What needs to be done >> Each record below should appear again exactly as written.
Top of Given data
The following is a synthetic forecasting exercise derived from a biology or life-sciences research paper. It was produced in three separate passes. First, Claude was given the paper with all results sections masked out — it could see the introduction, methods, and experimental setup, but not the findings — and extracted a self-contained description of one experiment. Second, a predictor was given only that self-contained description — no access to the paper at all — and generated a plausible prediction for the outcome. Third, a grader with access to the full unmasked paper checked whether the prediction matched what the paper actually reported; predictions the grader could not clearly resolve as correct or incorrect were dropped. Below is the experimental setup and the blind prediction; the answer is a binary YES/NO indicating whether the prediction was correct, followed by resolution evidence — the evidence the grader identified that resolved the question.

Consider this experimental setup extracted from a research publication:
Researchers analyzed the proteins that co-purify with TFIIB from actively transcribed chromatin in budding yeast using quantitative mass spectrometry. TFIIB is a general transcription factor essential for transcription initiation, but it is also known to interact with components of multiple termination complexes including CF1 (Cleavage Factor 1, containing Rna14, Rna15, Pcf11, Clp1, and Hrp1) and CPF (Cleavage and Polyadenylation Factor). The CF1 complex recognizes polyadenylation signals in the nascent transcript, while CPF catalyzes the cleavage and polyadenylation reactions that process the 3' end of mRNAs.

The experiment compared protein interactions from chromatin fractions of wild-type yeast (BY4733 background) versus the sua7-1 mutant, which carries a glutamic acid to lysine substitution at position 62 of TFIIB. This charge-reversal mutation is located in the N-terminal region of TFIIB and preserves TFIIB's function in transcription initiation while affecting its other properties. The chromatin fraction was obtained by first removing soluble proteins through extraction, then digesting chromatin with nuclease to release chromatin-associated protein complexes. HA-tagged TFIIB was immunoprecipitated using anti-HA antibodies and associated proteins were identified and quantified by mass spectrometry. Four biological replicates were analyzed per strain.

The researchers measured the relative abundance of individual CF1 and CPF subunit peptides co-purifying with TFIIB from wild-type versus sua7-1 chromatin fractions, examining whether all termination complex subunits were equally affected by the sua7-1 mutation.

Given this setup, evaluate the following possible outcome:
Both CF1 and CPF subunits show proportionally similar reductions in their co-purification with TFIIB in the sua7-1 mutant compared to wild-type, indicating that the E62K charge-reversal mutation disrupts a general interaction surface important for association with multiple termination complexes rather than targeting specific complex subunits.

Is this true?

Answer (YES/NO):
Bottom of Given data
Response >>
The following is a synthetic forecasting exercise derived from a biology or life-sciences research paper. It was produced in three separate passes. First, Claude was given the paper with all results sections masked out — it could see the introduction, methods, and experimental setup, but not the findings — and extracted a self-contained description of one experiment. Second, a predictor was given only that self-contained description — no access to the paper at all — and generated a plausible prediction for the outcome. Third, a grader with access to the full unmasked paper checked whether the prediction matched what the paper actually reported; predictions the grader could not clearly resolve as correct or incorrect were dropped. Below is the experimental setup and the blind prediction; the answer is a binary YES/NO indicating whether the prediction was correct, followed by resolution evidence — the evidence the grader identified that resolved the question.

Consider this experimental setup extracted from a research publication:
Researchers analyzed the proteins that co-purify with TFIIB from actively transcribed chromatin in budding yeast using quantitative mass spectrometry. TFIIB is a general transcription factor essential for transcription initiation, but it is also known to interact with components of multiple termination complexes including CF1 (Cleavage Factor 1, containing Rna14, Rna15, Pcf11, Clp1, and Hrp1) and CPF (Cleavage and Polyadenylation Factor). The CF1 complex recognizes polyadenylation signals in the nascent transcript, while CPF catalyzes the cleavage and polyadenylation reactions that process the 3' end of mRNAs.

The experiment compared protein interactions from chromatin fractions of wild-type yeast (BY4733 background) versus the sua7-1 mutant, which carries a glutamic acid to lysine substitution at position 62 of TFIIB. This charge-reversal mutation is located in the N-terminal region of TFIIB and preserves TFIIB's function in transcription initiation while affecting its other properties. The chromatin fraction was obtained by first removing soluble proteins through extraction, then digesting chromatin with nuclease to release chromatin-associated protein complexes. HA-tagged TFIIB was immunoprecipitated using anti-HA antibodies and associated proteins were identified and quantified by mass spectrometry. Four biological replicates were analyzed per strain.

The researchers measured the relative abundance of individual CF1 and CPF subunit peptides co-purifying with TFIIB from wild-type versus sua7-1 chromatin fractions, examining whether all termination complex subunits were equally affected by the sua7-1 mutation.

Given this setup, evaluate the following possible outcome:
Both CF1 and CPF subunits show proportionally similar reductions in their co-purification with TFIIB in the sua7-1 mutant compared to wild-type, indicating that the E62K charge-reversal mutation disrupts a general interaction surface important for association with multiple termination complexes rather than targeting specific complex subunits.

Is this true?

Answer (YES/NO):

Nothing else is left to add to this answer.